X.X.X.X - - [09/Mar/2017:01:15:59 +0000] "GET /blog/assets/js/jquery-1.11.1.min.js HTTP/1.1" 200 95786 "https://www.dataquest.io/blog/" "Mozilla/5.0 (X11; Linux x86_64) AppleWebKit/537.36 (KHTML, like Gecko) Ubuntu Chromium/53.0.2785.143 Chrome/53.0.2785.143 Safari/537.36 PingdomPageSpeed/1.0 (pingbot/2.0; +https://www.pingdom.com/)
X.X.X.X - - [09/Mar/2017:01:15:59 +0000] "GET /blog/assets/js/markdeep.min.js HTTP/1.1" 200 58713 "https://www.dataquest.io/blog/" "Mozilla/5.0 (X11; Linux x86_64) AppleWebKit/537.36 (KHTML, like Gecko) Ubuntu Chromium/53.0.2785.143 Chrome/53.0.2785.143 Safari/537.36 PingdomPageSpeed/1.0 (pingbot/2.0; +https://www.pingdom.com/)"
X.X.X.X - - [09/Mar/2017:01:15:59 +0000] "GET /blog/assets/js/index.js HTTP/1.1" 200 3075 "https://www.dataquest.io/blog/" "Mozilla/5.0 (X11; Linux x86_64) AppleWebKit/537.36 (KHTML, like Gecko) Ubuntu Chromium/53.0.2785.143 Chrome/53.0.2785.143 Safari/537.36 PingdomPageSpeed/1.0 (pingbot/2.0; +https://www.pingdom.com/)"
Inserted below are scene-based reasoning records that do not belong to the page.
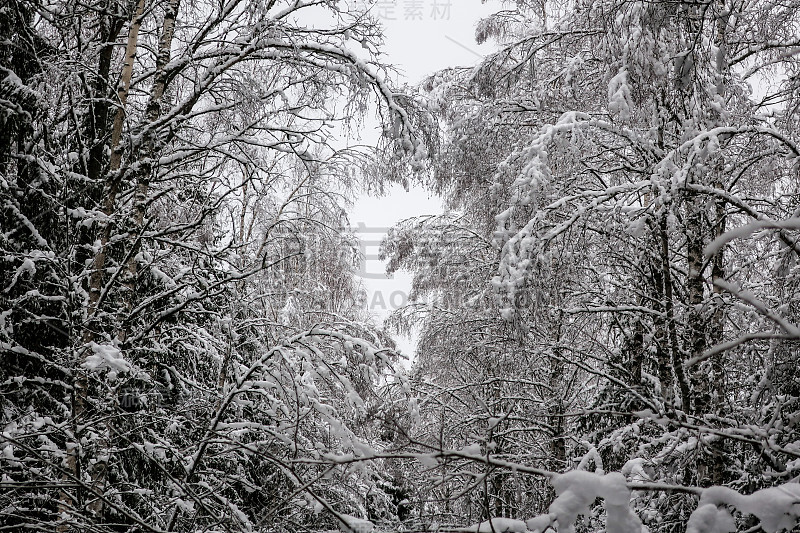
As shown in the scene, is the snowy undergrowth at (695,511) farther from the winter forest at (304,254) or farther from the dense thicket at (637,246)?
the winter forest at (304,254)

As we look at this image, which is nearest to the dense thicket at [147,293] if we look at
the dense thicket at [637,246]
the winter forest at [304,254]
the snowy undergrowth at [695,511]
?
the winter forest at [304,254]

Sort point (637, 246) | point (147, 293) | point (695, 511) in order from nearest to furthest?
1. point (695, 511)
2. point (147, 293)
3. point (637, 246)

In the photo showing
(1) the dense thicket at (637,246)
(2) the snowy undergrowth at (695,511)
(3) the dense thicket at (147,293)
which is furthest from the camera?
(1) the dense thicket at (637,246)

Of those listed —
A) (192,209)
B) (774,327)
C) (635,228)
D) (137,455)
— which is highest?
(192,209)

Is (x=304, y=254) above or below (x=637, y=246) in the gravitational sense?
below

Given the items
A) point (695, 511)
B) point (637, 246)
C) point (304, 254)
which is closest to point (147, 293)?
point (304, 254)

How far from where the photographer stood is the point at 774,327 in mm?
3711

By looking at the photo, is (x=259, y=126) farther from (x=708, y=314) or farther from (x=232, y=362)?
(x=708, y=314)

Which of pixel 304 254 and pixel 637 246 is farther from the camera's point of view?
pixel 637 246

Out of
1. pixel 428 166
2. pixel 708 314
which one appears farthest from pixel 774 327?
pixel 428 166

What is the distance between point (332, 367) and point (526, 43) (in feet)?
12.2

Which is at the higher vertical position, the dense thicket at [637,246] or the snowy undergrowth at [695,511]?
the dense thicket at [637,246]

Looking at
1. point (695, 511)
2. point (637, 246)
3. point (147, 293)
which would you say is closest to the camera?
point (695, 511)

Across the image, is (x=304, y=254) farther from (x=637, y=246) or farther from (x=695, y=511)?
(x=695, y=511)
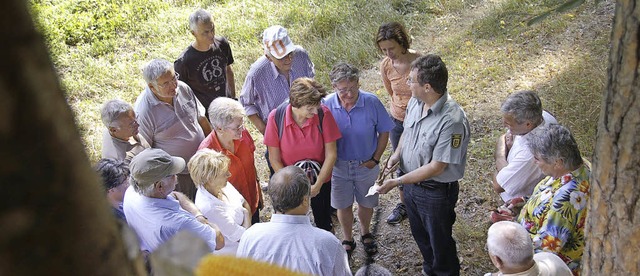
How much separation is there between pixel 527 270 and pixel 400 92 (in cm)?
233

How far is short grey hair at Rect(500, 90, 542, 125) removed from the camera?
3.59m

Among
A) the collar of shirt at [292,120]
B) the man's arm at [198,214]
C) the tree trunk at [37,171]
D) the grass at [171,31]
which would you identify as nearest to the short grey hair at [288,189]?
the man's arm at [198,214]

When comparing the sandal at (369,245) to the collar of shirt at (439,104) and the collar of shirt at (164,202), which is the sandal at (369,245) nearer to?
the collar of shirt at (439,104)

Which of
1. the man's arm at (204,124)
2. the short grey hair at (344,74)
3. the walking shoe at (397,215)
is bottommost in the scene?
the walking shoe at (397,215)

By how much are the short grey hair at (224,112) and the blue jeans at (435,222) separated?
4.20ft

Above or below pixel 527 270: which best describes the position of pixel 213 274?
above

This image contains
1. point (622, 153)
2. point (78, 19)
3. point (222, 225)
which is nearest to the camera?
point (622, 153)

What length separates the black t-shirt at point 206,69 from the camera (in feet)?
16.3

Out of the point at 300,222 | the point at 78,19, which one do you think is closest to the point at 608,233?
the point at 300,222

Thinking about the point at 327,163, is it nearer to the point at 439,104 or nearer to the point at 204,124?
the point at 439,104

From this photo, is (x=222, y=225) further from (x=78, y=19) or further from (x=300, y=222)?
(x=78, y=19)

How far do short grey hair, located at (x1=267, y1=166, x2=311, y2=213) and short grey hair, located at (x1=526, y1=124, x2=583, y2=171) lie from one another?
1.25 metres

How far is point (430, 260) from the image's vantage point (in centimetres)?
438

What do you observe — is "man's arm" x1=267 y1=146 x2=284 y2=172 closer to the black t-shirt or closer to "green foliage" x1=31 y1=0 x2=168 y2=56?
the black t-shirt
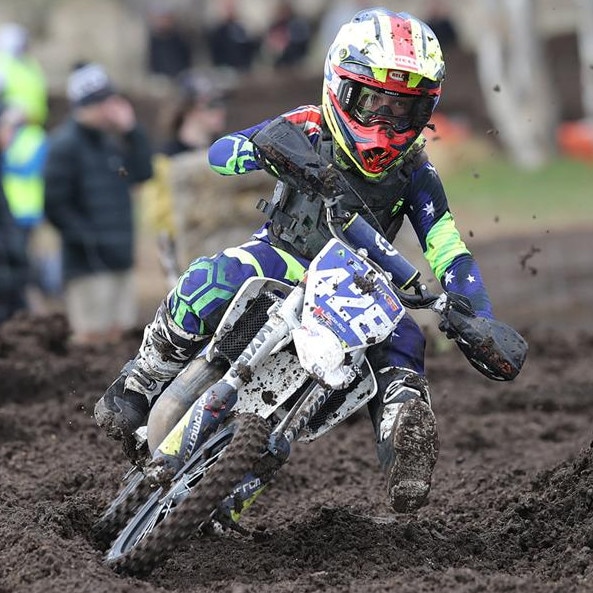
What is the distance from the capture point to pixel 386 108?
6.24 m

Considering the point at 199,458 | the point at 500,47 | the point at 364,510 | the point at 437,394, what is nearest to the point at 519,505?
the point at 364,510

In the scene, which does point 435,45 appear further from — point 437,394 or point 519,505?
point 437,394

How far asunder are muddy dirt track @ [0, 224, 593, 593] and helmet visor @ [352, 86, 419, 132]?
163 centimetres

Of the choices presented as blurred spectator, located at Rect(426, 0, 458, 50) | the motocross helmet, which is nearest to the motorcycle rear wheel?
the motocross helmet

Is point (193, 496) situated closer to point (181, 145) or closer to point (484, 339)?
point (484, 339)

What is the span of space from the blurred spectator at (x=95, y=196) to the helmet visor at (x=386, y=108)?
6.75 metres

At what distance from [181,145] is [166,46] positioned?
14943 millimetres

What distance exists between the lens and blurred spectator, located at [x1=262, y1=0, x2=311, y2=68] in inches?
1144

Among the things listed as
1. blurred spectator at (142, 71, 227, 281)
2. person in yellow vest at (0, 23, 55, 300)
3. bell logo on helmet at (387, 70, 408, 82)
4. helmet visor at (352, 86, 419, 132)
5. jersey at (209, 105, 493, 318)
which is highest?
bell logo on helmet at (387, 70, 408, 82)

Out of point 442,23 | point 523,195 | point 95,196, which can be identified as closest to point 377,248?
point 95,196

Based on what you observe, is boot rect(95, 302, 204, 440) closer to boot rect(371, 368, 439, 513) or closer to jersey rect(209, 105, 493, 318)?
jersey rect(209, 105, 493, 318)

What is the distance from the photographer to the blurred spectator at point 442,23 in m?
26.8

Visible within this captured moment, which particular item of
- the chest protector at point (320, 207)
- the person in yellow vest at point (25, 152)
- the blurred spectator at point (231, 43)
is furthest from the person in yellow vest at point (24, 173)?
the blurred spectator at point (231, 43)

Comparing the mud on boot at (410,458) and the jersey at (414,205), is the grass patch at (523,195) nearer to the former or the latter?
the jersey at (414,205)
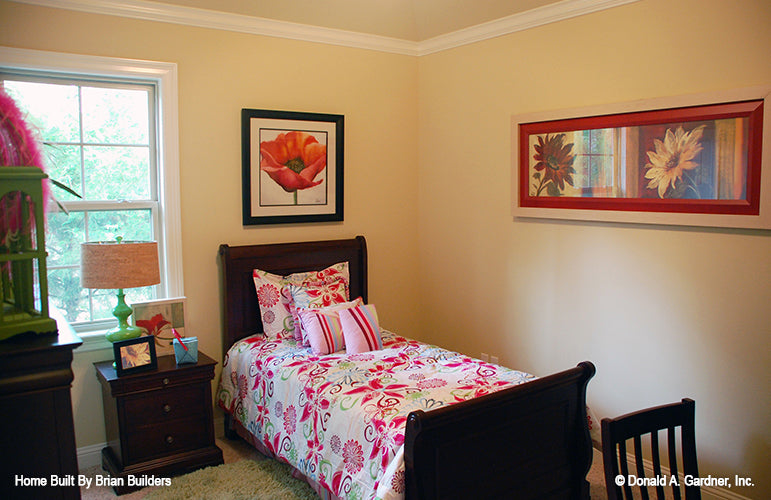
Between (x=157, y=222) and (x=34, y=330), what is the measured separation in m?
2.34

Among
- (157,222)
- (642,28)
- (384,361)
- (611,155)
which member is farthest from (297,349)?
(642,28)

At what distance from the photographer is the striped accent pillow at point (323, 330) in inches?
Result: 129

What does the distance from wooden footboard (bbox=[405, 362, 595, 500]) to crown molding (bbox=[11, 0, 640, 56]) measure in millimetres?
2025

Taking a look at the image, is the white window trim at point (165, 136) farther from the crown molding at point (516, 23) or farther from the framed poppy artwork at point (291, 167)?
the crown molding at point (516, 23)

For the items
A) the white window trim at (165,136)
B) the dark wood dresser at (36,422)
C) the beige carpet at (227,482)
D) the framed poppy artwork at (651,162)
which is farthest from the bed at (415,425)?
the dark wood dresser at (36,422)

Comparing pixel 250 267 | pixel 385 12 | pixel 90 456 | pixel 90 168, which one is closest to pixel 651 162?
pixel 385 12

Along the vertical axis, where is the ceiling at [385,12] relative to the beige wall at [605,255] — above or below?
above

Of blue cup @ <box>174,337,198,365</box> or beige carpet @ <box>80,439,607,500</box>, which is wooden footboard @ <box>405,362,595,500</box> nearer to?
beige carpet @ <box>80,439,607,500</box>

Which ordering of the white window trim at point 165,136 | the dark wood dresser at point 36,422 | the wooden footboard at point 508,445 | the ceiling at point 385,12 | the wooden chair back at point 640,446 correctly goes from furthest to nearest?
the ceiling at point 385,12
the white window trim at point 165,136
the wooden footboard at point 508,445
the wooden chair back at point 640,446
the dark wood dresser at point 36,422

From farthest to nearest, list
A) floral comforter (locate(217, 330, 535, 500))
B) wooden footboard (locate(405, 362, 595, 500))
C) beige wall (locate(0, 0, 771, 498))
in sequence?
1. beige wall (locate(0, 0, 771, 498))
2. floral comforter (locate(217, 330, 535, 500))
3. wooden footboard (locate(405, 362, 595, 500))

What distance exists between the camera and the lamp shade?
2.98 metres

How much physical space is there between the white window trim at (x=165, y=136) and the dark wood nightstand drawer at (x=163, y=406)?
0.48 metres

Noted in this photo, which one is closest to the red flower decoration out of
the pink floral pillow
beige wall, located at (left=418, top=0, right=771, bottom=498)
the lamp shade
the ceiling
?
the lamp shade

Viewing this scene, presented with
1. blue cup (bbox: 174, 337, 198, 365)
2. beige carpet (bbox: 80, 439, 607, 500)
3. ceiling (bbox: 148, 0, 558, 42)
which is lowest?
beige carpet (bbox: 80, 439, 607, 500)
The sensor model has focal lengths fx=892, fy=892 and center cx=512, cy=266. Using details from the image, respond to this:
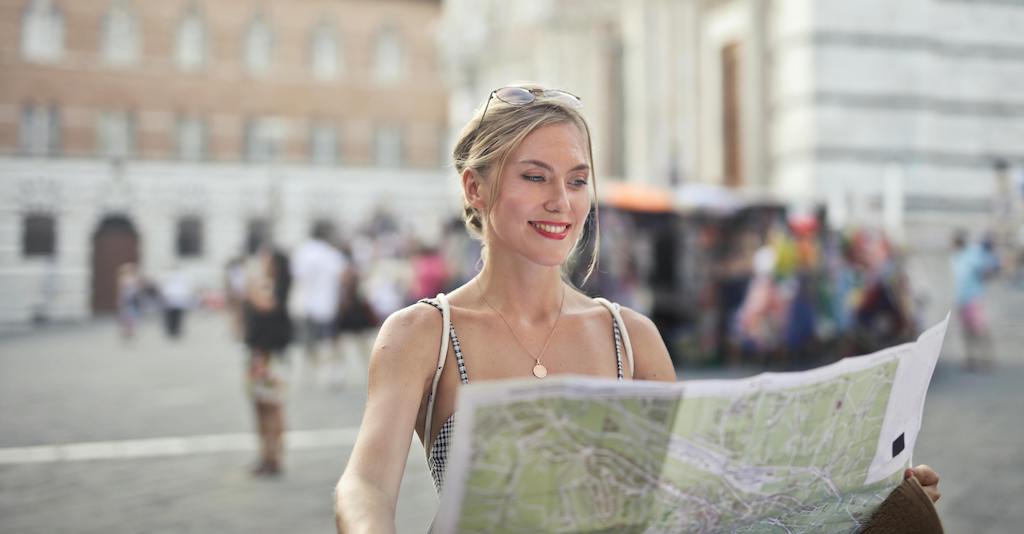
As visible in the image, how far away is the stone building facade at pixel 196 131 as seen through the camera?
3234 cm

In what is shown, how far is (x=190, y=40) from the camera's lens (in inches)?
1379

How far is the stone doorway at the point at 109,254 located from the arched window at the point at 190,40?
21.6 ft

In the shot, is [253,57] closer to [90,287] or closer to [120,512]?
[90,287]

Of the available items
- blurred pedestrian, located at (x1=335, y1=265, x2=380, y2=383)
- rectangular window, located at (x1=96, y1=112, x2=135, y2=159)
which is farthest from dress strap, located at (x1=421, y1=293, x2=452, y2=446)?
rectangular window, located at (x1=96, y1=112, x2=135, y2=159)

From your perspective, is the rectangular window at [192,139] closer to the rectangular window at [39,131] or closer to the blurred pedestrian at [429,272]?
the rectangular window at [39,131]

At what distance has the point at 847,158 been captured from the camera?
11.8m

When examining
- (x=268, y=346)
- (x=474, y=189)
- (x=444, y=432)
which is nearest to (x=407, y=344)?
(x=444, y=432)

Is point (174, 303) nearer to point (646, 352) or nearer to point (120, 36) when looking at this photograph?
point (120, 36)

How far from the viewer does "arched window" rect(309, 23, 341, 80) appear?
36.8 metres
X.X.X.X - - [09/Mar/2017:01:16:00 +0000] "GET /blog/atom.xml HTTP/1.1" 301 194 "-" "UniversalFeedParser/5.2.1 +https://code.google.com/p/feedparser/"
X.X.X.X - - [09/Mar/2017:01:16:01 +0000] "GET /blog/feed.xml HTTP/1.1" 200 48285 "-" "UniversalFeedParser/5.2.1 +https://code.google.com/p/feedparser/"
fisrt step is opening the log files and reading line by line, parse each line into fields, then write each line and the parsed fields to a database. Second, executing a query to count number of user per day by their IPs.